Our annual population growth since 2013 has been high (1.9-2.1%) and the key driver was now immigration, not natural increase. New Zealand stood out in terms of the relative size of these migration flows. Last year, New Zealand had 11.4 migrants (net) per 1000 people. Australia’s rate was 6.2, the US was 3.8 and the UK 2.4.

But there is more

This story is missing one other key ingredient : the size and role of temporary migration.

The MBIE migration data website provides a fascinating picture of the size of the temporary work and study population in New Zealand. Just before the first lockdown at the end of February, the site was showing 220,887 here on temporary work visas with another 82,857 on a study visa (remembering that these students can work up to 20 hours per week on these visas). Even by the end of July, the total number in both categories had only dropped by 23,828.

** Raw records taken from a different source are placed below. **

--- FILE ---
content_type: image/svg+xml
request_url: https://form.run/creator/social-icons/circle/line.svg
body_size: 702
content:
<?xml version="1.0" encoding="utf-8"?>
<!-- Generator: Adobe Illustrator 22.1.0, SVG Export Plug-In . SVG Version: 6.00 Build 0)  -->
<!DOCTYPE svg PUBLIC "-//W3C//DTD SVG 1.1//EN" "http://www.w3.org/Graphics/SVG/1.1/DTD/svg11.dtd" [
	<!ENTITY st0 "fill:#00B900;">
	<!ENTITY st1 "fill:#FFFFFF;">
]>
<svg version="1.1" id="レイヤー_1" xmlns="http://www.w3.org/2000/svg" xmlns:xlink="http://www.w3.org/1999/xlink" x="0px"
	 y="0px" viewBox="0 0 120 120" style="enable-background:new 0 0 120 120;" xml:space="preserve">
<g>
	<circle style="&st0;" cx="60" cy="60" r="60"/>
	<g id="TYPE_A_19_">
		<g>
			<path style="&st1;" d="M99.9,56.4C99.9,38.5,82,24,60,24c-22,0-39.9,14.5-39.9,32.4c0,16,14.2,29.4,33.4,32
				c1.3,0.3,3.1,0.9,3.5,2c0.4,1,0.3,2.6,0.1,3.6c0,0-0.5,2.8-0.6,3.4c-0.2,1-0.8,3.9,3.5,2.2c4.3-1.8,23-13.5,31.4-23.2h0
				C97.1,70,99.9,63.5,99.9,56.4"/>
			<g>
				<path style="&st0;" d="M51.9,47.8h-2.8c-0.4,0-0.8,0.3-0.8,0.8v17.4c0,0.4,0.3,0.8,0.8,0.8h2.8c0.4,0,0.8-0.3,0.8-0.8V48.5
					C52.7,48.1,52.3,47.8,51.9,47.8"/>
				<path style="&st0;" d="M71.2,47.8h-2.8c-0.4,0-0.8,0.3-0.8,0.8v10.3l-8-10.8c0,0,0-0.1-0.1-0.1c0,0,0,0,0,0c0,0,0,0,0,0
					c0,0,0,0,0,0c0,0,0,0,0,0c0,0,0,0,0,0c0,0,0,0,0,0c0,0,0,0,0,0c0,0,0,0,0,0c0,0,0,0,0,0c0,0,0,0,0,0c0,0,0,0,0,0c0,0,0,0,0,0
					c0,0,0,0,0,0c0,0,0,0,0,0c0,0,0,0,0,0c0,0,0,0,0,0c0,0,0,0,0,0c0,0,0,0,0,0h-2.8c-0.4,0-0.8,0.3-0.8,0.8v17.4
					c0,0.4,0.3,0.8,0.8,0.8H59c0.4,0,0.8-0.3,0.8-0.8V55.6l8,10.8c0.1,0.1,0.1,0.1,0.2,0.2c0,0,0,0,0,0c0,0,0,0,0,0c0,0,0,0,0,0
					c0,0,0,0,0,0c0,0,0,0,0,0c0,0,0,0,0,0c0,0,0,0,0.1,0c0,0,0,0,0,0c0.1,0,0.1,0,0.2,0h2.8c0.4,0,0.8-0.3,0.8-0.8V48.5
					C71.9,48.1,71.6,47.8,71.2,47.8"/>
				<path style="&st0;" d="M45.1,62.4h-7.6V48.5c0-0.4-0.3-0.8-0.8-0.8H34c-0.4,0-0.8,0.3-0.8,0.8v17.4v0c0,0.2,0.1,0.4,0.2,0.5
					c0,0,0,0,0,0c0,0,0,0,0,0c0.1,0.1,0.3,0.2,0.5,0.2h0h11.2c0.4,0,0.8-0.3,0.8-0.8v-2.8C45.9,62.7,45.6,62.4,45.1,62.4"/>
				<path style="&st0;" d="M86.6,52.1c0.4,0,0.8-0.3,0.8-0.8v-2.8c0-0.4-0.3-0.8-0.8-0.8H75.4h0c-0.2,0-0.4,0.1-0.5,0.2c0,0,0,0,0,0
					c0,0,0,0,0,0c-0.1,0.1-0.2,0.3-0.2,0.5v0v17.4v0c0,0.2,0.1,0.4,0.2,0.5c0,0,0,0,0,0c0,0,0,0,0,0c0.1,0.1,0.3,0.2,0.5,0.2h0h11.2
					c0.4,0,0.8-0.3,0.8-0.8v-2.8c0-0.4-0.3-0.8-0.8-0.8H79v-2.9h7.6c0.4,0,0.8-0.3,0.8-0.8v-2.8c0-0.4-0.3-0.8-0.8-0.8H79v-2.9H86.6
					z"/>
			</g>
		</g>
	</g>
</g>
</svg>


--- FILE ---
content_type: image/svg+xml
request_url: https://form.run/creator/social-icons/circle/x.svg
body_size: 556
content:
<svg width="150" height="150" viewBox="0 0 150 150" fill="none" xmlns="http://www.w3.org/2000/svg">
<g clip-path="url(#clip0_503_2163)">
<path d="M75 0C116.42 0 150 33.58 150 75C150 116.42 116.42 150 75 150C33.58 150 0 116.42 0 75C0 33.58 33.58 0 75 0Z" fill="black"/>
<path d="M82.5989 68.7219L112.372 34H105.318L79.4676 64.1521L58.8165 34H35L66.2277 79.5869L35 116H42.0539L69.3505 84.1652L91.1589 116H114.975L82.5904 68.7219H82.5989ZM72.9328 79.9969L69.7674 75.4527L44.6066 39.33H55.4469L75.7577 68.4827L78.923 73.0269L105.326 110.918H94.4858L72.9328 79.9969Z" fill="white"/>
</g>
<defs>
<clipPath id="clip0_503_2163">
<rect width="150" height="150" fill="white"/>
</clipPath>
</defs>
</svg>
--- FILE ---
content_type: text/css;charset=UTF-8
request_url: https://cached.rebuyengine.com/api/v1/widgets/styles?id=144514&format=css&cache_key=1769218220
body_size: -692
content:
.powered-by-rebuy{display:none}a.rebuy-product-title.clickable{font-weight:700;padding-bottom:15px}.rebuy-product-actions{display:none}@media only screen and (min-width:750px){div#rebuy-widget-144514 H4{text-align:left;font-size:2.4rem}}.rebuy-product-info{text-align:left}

This might not be the full story. In May 2020, a statement from the then minister of immigration, Iain Lees-Galloway, suggested that there were 350,000 temporary visa holders which included a big chunk of visitors and the skilled migrant resident visa holders.

To say that these numbers are significant is an understatement.

What next?

The government has extended the current stay for the temporary worker and student visa populations under the Covid-19 Public Health response Act and with changes to the Employer Assisted Work Visa. Essentially, the visas have been extended to September 25. (Thai chefs and Japanese interpreters get their own special category of work visas provisions.) This is essentially a hold and wait approach.

In the meantime, migrant arrivals are now dominated by diaspora returnees – New Zealanders are cutting short their OE and returning home in numbers. Over the last year, 45,481 New Zealanders arrived in the country, and the net gain is 16,945. This is in sharp contrast to the major net losses during the GFC and much smaller losses from 2013 through to 2019. Over half of these returnees are coming from Australia.

The Stats NZ figures divide these returning New Zealanders in terms of whether they intend to stay or not. We will see. Covid-19 keeps changing the rules. A key influencer will be a combination of managing, or not, the virus, whether there are jobs and where is it easiest to get support from the state or family/friends. Australia is not a welcoming place for New Zealanders, as the pandemic has underscored.

One thing is certain: population growth over the next year or two will slow dramatically as migration slows. The saving grace will be returning New Zealanders but the numbers involved are still far from clear. They are exempt from meeting the labour market thresholds and the requirement to have a job offer of non-New Zealand citizen arrivals.

There is considerable pressure to open the borders – for short term workers, students or tourists, and for permanent migrants. But when? That depends on the management of Covid-19 within countries, along with a willingness to accept the risks that international arrivals bring, and international agreements about the protocols required of countries, carriers and travellers. The airline industry is suggesting that it might be 2024 before numbers are back to anything like the levels of recent years.

Demographic disruption

The dial has literally gone back to zero in terms of immigration, in sharp contrast to the previous year when the overall numbers and net gain were New Zealand’s highest ever. What is unclear is what the country’s immigration management system or migrant flows will look like as we emerge from a pandemic. Will there be a major reset or will the old normal return?

There is also the demographic future to consider. The fertility rate is in ongoing decline, aided by the delayed fertility that will result from the uncertainty associated with Covid-19. Ageing will mean that almost a quarter of all New Zealanders will be over 65 years of age by the 2030s. And we are seeing population stagnation – and decline – in many regions.

An inverted population pyramid and a smaller prime working age population are going to provide us with significant challenges. Immigration is one of the options to address these major demographic shifts. It will be interesting to see whether our politicians and policy communities see it this way and construct an appropriate immigration model for a future New Zealand.